- **Exercise instructions**:
Your task is to copy each line of the material that holds the word "this".

*****

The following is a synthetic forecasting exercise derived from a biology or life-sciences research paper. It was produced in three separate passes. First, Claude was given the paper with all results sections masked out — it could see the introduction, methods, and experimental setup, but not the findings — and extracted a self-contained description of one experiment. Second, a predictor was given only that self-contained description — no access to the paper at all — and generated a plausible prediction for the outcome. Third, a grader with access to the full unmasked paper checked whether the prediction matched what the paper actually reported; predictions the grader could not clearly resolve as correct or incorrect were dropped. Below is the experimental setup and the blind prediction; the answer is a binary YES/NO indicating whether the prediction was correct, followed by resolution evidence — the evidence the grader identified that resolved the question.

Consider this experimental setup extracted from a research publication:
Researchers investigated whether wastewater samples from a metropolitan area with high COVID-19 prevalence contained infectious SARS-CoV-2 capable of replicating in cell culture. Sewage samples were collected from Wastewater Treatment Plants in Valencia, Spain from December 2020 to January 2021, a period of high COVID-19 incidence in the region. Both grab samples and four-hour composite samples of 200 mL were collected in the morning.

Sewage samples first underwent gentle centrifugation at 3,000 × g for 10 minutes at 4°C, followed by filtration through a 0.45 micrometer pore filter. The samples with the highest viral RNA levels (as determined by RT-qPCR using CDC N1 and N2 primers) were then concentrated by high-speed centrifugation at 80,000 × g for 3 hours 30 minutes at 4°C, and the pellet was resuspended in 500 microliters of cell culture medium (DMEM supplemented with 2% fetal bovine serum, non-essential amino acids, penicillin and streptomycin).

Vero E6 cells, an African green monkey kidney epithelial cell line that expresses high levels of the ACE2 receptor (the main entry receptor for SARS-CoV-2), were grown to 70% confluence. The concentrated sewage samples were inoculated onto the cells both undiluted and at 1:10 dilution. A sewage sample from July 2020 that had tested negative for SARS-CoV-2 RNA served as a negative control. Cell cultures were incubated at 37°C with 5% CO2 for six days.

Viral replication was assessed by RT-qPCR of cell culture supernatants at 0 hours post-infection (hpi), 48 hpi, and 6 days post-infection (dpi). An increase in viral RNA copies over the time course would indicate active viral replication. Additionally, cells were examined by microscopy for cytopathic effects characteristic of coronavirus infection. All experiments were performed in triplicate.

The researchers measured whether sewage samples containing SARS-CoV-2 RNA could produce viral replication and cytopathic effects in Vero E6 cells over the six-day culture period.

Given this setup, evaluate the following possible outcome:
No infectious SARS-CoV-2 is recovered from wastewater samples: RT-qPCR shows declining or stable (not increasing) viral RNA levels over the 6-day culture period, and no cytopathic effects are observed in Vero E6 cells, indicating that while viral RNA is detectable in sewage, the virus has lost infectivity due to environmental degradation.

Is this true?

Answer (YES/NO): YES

*****

- **Exercise response**:
Consider this experimental setup extracted from a research publication:
Given this setup, evaluate the following possible outcome:
Is this true?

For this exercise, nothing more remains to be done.